## Source text
For the 2014 season, Formula One will allocate a permanent number to each driver for the rest of his Formula One career. The race number of the driver must now be clearly visible on the front of the car and on the driver's crash helmet.

The governing body of Formula One, the FIA, gave drivers the choice of numbers between 2 and 99 with number one reserved for use by the reigning world champion. Any new drivers, either at the start of or during a season, will be allocated a permanent number in the same way.

The entry list for the 2014 FIA Formula One world championship was recently published revealing the race number each driver has been allocated.  Some drivers chose numbers that had a special meaning such as Jenson Button who chose the number 22, the car number of his Brawn GP car when he won the 2009 Drivers' Championship. Others took a less sentimental approach. Kimi Raikkonen chose the number seven simply because it was the number he had last year. 

Allocation of permanent numbers has been in operation in MotoGP and NASCAR for decades. One of the best examples is the use of stylised number 46 in yellow by multiple MotoGP champion Valentino Rossi which we have all seen on many items of merchandise. 

The aim of allocating permanent numbers for drivers is to increase Formula One’s marketing potential and to help the sport commercialise the drivers. It will be easier for each driver to build a brand and an image if his race number stays with him for the duration of his career rather than changing every year.  

A race number can be an effective part of a driver’s brand. The red number five is still associated with Nigel Mansel despite him retiring from Formula One in the early 1990s. Valentino Rossi has not taken number one after any of his championship wins in MotoGP but has continued to use his race number 46 because of the brand and image that he has built up in it.

## Given exercise 1
In the passage on Formula One race numbers, which number is reserved for the reigning world champion?
## Given exercise 2
Reproduce the passage on Formula One race numbers verbatim from "For the 2014 season, Formula" up to and including "driver's crash helmet.".
Rely solely on the passage on Formula One race numbers; no outside knowledge is required.

## Dataset
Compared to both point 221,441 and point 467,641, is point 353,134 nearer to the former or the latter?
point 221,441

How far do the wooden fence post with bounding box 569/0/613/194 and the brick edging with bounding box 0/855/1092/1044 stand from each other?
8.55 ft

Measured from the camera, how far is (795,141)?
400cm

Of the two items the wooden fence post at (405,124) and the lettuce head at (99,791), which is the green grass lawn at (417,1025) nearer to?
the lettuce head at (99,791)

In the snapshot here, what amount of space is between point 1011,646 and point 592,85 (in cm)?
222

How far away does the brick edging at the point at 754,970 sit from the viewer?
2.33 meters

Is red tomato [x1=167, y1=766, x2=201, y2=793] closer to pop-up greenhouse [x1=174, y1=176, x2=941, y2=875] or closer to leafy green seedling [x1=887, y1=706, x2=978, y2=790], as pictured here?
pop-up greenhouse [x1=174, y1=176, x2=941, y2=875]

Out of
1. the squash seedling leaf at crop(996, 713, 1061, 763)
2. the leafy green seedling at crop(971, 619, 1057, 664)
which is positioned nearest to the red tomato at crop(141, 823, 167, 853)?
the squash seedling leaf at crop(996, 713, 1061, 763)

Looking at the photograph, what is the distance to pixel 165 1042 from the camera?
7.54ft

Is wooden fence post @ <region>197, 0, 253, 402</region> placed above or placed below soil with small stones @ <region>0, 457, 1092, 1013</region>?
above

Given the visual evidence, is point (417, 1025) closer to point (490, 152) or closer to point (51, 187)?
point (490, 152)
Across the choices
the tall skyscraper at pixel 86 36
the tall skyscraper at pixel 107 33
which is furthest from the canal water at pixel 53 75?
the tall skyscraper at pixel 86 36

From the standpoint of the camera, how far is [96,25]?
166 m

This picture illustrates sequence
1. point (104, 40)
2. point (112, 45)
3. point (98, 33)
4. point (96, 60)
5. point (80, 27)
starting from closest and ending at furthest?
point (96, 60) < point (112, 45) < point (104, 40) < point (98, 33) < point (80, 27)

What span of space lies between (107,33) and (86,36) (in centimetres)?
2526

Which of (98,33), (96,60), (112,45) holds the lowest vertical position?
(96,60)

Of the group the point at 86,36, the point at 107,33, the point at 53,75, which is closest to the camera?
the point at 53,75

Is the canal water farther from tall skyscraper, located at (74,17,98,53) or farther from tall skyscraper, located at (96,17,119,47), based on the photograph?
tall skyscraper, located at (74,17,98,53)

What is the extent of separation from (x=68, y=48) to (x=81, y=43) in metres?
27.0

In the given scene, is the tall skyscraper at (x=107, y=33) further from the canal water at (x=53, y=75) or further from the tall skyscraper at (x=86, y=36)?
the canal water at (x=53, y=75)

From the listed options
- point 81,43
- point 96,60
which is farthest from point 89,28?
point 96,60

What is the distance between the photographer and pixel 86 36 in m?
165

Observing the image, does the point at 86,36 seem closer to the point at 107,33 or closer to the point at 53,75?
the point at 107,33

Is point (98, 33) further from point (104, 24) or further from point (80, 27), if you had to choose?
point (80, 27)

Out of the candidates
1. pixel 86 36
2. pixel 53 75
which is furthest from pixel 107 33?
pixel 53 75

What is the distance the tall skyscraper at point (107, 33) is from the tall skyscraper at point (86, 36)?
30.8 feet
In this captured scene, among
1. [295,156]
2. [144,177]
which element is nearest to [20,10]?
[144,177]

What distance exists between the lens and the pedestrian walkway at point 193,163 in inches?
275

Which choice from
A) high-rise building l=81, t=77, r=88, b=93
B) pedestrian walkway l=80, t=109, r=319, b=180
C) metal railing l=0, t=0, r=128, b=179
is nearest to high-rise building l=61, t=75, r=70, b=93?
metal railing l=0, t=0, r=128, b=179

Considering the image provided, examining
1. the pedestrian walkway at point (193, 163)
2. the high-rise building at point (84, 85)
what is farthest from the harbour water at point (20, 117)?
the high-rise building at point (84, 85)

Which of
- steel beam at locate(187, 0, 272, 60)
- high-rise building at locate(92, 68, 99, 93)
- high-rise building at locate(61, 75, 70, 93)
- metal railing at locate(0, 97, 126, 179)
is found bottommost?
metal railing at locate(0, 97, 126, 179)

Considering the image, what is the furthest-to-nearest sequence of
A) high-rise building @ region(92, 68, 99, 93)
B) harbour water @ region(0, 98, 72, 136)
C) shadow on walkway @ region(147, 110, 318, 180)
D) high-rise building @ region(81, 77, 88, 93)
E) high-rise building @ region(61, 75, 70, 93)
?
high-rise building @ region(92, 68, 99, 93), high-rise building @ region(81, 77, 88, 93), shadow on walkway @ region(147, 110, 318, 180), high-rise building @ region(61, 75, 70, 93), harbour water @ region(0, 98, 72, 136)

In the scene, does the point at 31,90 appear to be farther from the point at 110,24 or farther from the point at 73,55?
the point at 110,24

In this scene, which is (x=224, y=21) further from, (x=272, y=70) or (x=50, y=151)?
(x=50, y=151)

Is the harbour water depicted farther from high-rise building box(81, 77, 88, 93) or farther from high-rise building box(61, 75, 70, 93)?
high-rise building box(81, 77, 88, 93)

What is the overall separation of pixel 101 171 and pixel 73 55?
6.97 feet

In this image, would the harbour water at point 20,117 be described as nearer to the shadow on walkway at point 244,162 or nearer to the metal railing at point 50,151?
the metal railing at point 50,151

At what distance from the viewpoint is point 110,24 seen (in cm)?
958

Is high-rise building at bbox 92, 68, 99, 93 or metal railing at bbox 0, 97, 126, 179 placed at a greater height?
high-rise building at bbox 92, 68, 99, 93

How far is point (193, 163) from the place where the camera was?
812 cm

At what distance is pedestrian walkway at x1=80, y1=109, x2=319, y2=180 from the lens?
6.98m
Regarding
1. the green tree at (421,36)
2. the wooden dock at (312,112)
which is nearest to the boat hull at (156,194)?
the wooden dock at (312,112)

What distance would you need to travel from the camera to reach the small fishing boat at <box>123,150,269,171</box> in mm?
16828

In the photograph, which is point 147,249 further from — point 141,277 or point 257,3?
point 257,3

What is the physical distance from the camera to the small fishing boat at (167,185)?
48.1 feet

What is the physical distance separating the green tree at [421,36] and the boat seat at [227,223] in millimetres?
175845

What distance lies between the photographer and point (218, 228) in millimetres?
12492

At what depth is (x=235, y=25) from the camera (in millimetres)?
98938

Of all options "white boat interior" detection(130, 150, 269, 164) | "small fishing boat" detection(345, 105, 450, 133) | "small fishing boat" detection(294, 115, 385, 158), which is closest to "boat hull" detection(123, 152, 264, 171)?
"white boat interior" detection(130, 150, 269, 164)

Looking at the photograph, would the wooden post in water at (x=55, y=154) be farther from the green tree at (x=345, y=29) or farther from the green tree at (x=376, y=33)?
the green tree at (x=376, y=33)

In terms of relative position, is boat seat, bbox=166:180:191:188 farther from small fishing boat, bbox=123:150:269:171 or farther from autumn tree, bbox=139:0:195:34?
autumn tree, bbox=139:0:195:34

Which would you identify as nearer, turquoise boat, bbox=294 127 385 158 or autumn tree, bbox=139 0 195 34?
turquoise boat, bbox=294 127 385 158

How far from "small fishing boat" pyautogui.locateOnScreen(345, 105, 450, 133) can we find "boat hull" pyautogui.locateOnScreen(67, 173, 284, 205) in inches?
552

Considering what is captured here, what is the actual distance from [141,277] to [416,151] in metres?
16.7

## Exercise answer 1
Number one is reserved for the reigning world champion.

## Exercise answer 2
For the 2014 season, Formula One will allocate a permanent number to each driver for the rest of his Formula One career. The race number of the driver must now be clearly visible on the front of the car and on the driver's crash helmet.